▸ **Page extract**:
Start of Block

Now 21, Dorsett is SCD Enrichment’s Mentor Program Supervisor — recruiting mentors to help students currently in the program — while also attending Metropolitan State University of Denver, where he’s working toward a bachelor’s degree in education. He says that completing the SCD Enrichment program as a teen and now working there “has been the most crucial step I have taken in my life.
“To be honest, I’m not sure if I would still be here today if it weren’t for this program,” he adds. “Before joining SCD, I never imagined that I would go to college, teach students, have my own place or have access to so many resources and connections. Without SCD, I wouldn’t be the person who makes my mom proud today.”
The SCD Enrichment program — named after the twentieth-century Black anthropologist and sociologist — ultimately helps students during school with a class offered as an elective. Class sizes are typically around ten students, and the elective is currently offered at three Denver schools: Northfield High, North High, and the Robert F. Smith STEAM Academy, a charter high school. Teachers of SCD Enrichment classes work directly with the nonprofit, rather than the schools.

End of Block

▸ **Set of tasks**:
1: Return the part of the SCD Enrichment passage from "The SCD Enrichment program —" to "than the schools.".
2: According to the SCD Enrichment passage, which three Denver schools currently offer the elective?
Rely only on the SCD Enrichment passage.

Stored data entries:

Start of Block

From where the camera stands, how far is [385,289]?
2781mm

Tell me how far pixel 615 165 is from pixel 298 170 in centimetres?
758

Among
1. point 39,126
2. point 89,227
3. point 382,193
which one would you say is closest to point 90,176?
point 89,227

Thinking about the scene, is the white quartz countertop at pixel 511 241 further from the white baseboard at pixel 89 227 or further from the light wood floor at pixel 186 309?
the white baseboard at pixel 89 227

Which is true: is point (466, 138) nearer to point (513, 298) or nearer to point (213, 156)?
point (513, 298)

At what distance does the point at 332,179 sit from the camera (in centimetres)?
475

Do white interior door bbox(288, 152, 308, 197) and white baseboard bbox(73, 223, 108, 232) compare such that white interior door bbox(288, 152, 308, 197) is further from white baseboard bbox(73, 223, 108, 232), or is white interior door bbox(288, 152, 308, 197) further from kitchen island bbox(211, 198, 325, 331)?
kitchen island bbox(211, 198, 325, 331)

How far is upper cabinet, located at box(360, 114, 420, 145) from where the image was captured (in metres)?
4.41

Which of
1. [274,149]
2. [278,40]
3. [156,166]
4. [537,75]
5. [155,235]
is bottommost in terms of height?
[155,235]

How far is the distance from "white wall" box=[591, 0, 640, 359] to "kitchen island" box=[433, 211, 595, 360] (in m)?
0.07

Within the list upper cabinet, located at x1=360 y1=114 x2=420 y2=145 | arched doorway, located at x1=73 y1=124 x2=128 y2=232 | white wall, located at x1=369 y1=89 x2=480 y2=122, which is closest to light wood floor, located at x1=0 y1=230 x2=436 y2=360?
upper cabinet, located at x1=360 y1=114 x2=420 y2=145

End of Block

▸ **List of solutions**:
1:
The SCD Enrichment program — named after the twentieth-century Black anthropologist and sociologist — ultimately helps students during school with a class offered as an elective. Class sizes are typically around ten students, and the elective is currently offered at three Denver schools: Northfield High, North High, and the Robert F. Smith STEAM Academy, a charter high school. Teachers of SCD Enrichment classes work directly with the nonprofit, rather than the schools.

2: Northfield High, North High, and the Robert F. Smith STEAM Academy.